Helper T Cells Defined

Immunity is defined in physiology as the body's ability to resist infection and abnormal changes due to outside factors. This includes the body's ability to protect against microbial organisms, damage within the body, and cancer development. Immunity requires the performance of several key cellular features of the body, including multiple types of leukocytes (white blood cells). One of these leukocyte types is known as the helper T cell, which plays a vital role in the process of fighting infection.

Production

T cells, which comprise a class of white blood cells in the body, are produced in the bone marrow during a process known as hemopoiesis. During this process, immature T cells are sent to the thymus gland in order to mature. Upon maturation, these cells are known as naïve, meaning they have not been exposed to any antigens (foreign substances) within the body.

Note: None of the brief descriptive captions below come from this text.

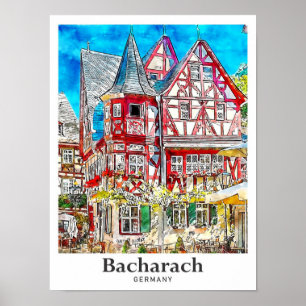 Bacharach Germany Travel Watercolor Hand Drawn Poster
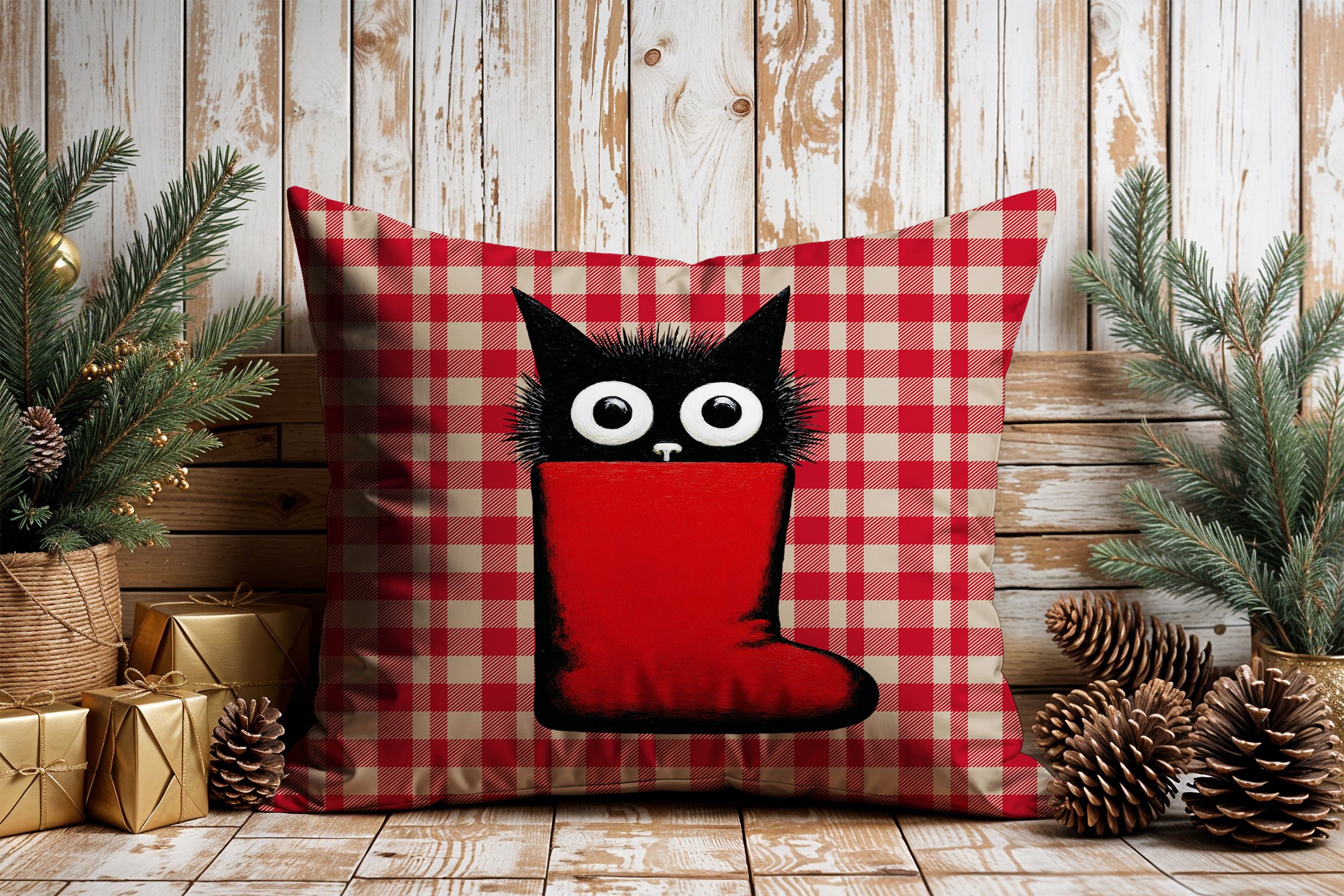 Yılbaşı Koleksiyonu- 45x45 cm Dikilmemiş 2’li Kırlent Paneli – Kırmızı Ekose Zemin Sevimli Kara Kediler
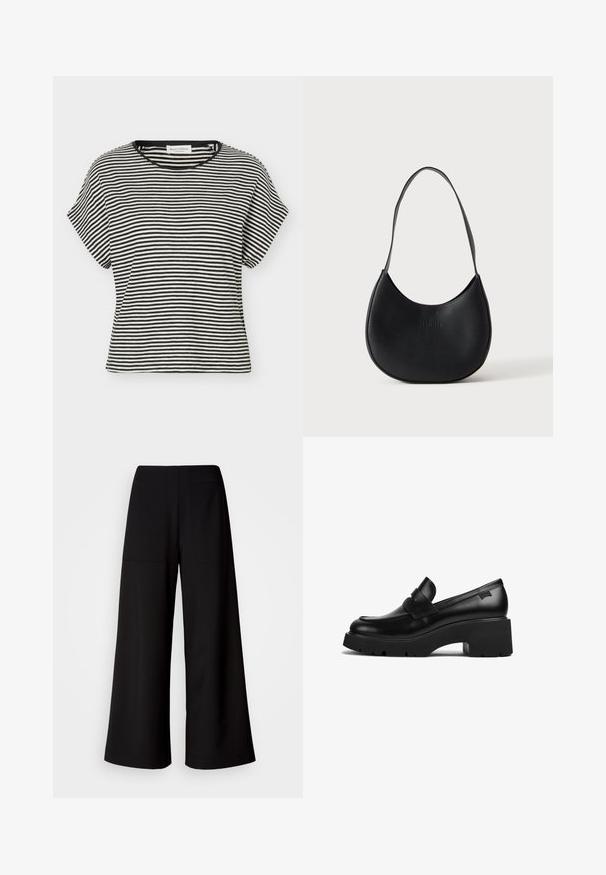 T-shirt à manches courtes à rayures horizontales noires et blanches, col rond et coupe décontractée.; Pantalons larges noirs avec une texture lisse, présentant deux poches arrière et une taille haute, offrant une silhouette décontractée.; Mocassin noir en cuir avec un talon épais, une semelle épaisse et un détail en sangle sur le dessus, présenté de côté sur un fond blanc.; Sac à épaule en cuir noir en forme de croissant avec une bandoulière unique et un nom de marque discrètement embossé sur un fond clair uni.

Helper T cells work in conjunction with all other white blood cells to support their functions in immunity. Certain macrophages (cells that 'eat' foreign materials) will digest bacteria and viruses that enter the body. Afterward, these cells will present pieces of these foreign invaders on the cell surface for recognition. Helper T cells, then, recognize these pieces as being foreign, and this stimulates a double-pathway of cell response.

Recognition is completed in the first step, as the helper T cell comes in contact with the macrophage and its displayed particles. The second step is verification, where the T cell determines if the particles being presented are, indeed, foreign. If both of these steps are completed, helper T cells will begin to function.